I spray them heavily before feeding them.

The back of the rub is on a heat mat (a very small area) for basking and the heat goes off at night so they get cold.

Pinkies every 4th day at present


----------



## Varanaman (Apr 13, 2007)

*Vipera berus babies*

Great Video !

In the wild new born adders are found most commonly near ponds and streams. They swim a lot and their main diet seems to be froglets.

See "_*The Private Life of Adders *_" by Roger McPhail, pages 63-68

_Richard _


----------



## slippery42 (Mar 23, 2008)

Varanaman said:


> Great Video !
> 
> In the wild new born adders are found most commonly near ponds and streams. They swim a lot and their main diet seems to be froglets.
> 
> ...


Have you read the book?

I'd disagree with a statement of that nature as most of my baby adders are found on open moor with little water and when your find them they seem to have common lizards inside them.

I was wondering whether to buy it or not


----------



## Varanaman (Apr 13, 2007)

I've got the book, and read it cover to cover. 
The photos in it are great but the text does not go into enough detail for me. 
They have "padded out" the book by using a larger-than-normal font / typeface which made me feel it was over-priced even from Amazon.co.uk.

My knowledge of UK Herps is rather limited :blush: , I prefer to keep much larger lizards and snakes, so I was just quoting from the book...

_Richard_


----------



## fardilis (Mar 22, 2011)

there beuatiful :flrt:

mind if i subscribe?


----------



## Marcia (Aug 23, 2009)

Wow :flrt:
I've never seen a wild one.


----------



## slippery42 (Mar 23, 2008)

Think I will wait for Tony Phelps long awaited one!


----------



## s3xy_sheep (Jan 28, 2009)

fair play mate thats a good video  beatiful little snake too .......... do you not give them water at all ??? ive seen very few in the wild got a video of one when we were fishing it was swimming straight towards us so i grabbed the cam .......was guessing it would have been eating the frogs/toads in the pond, cos it was their breeding time there was 1000's of them in the edges and all over the field even on the road as we were leavin :gasp: would have been an easy meal for the snake


----------



## slippery42 (Mar 23, 2008)

s3xy_sheep said:


> fair play mate thats a good video  beatiful little snake too .......... do you not give them water at all ??? ive seen very few in the wild got a video of one when we were fishing it was swimming straight towards us so i grabbed the cam .......was guessing it would have been eating the frogs/toads in the pond, cos it was their breeding time there was 1000's of them in the edges and all over the field even on the road as we were leavin :gasp: would have been an easy meal for the snake


I spray them before they get fed, thats all the moisture they get.

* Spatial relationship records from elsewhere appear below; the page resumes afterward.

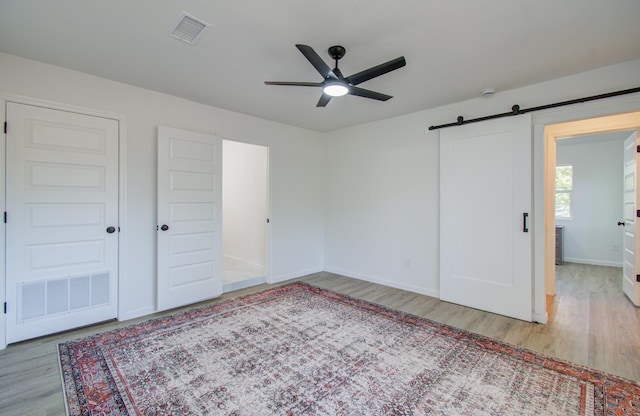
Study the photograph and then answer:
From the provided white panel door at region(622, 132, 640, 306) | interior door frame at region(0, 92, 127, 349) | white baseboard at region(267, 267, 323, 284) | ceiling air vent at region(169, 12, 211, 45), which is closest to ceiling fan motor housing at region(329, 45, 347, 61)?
ceiling air vent at region(169, 12, 211, 45)

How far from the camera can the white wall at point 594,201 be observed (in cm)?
581

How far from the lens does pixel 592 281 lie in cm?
475

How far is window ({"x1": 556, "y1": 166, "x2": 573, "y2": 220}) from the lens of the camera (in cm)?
642

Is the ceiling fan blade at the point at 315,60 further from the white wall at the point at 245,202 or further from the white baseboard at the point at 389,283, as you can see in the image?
the white baseboard at the point at 389,283

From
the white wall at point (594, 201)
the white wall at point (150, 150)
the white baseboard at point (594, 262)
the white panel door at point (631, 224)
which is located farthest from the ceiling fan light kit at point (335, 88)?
the white baseboard at point (594, 262)

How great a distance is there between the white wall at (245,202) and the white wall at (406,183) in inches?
47.3

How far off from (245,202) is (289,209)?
1148 mm

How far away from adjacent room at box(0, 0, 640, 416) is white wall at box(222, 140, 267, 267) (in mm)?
529

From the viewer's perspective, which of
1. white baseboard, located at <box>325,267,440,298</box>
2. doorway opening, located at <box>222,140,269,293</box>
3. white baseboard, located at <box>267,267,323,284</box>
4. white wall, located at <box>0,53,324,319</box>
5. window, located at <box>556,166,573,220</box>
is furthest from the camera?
window, located at <box>556,166,573,220</box>

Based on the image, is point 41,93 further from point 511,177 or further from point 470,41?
point 511,177

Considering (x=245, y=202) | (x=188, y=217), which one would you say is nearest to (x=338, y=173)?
(x=245, y=202)

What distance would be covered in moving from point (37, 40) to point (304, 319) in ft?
11.2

As i said before I've never seen baby adders eating anything other than baby lizards and also have images of neonate adders eating large common lizards


----------



## Mat314 (Mar 27, 2009)

Great video, I've subbed (Snakehouse Exotics).


----------



## Speeple (Feb 12, 2009)

I must say, I've never really seen Adders in overly damp conditions, I've certainly never witnessed them swimming.

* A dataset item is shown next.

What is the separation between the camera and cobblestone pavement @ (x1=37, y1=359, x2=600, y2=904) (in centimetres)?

I've been a long time subscriber to your channel and this is by far the most awesome video yet, stunning little critters. Is one of them melanistic?


----------



## NickBenger (Nov 18, 2010)

That's an awesome video, how common are these guys in captivity?I've heard in the past they don't do well in captivity, do you agree with that?


----------



## Podarcis (Mar 1, 2010)

s3xy_sheep said:


> fair play mate thats a good video  beatiful little snake too .......... do you not give them water at all ??? ive seen very few in the wild got a video of one when we were fishing it was swimming straight towards us so i grabbed the cam .......was guessing it would have been eating the frogs/toads in the pond, cos it was their breeding time there was 1000's of them in the edges and all over the field even on the road as we were leavin :gasp: would have been an easy meal for the snake


Very unusual for an adder mate, spot on for a Grass snake (_Natrix natrix helvetica_) Post the video, as even if they aren't adders, it is always fascinating to watch. Nice to see anglers interested in wildlife, seems to be getting more and more frequent.


----------



## 1b3 (Aug 17, 2011)

:notworthy:Stunning little adders. If you could breed cb adders think of the morphs you might get. Thanks.


----------



## Podarcis (Mar 1, 2010)

Any _ammodytes_ youngsters?


----------



## 17624 (May 1, 2008)

Nice one pal, i get loads near me about july time, how did you obtain yours if you dont mind me asking


----------



## slippery42 (Mar 23, 2008)

jpster said:


> Nice one pal, i get loads near me about july time, how did you obtain yours if you dont mind me asking


They were bred by the late Luke Yeomans


----------



## SykeSnake (Aug 2, 2009)

Stunning, wonderful snakes.


----------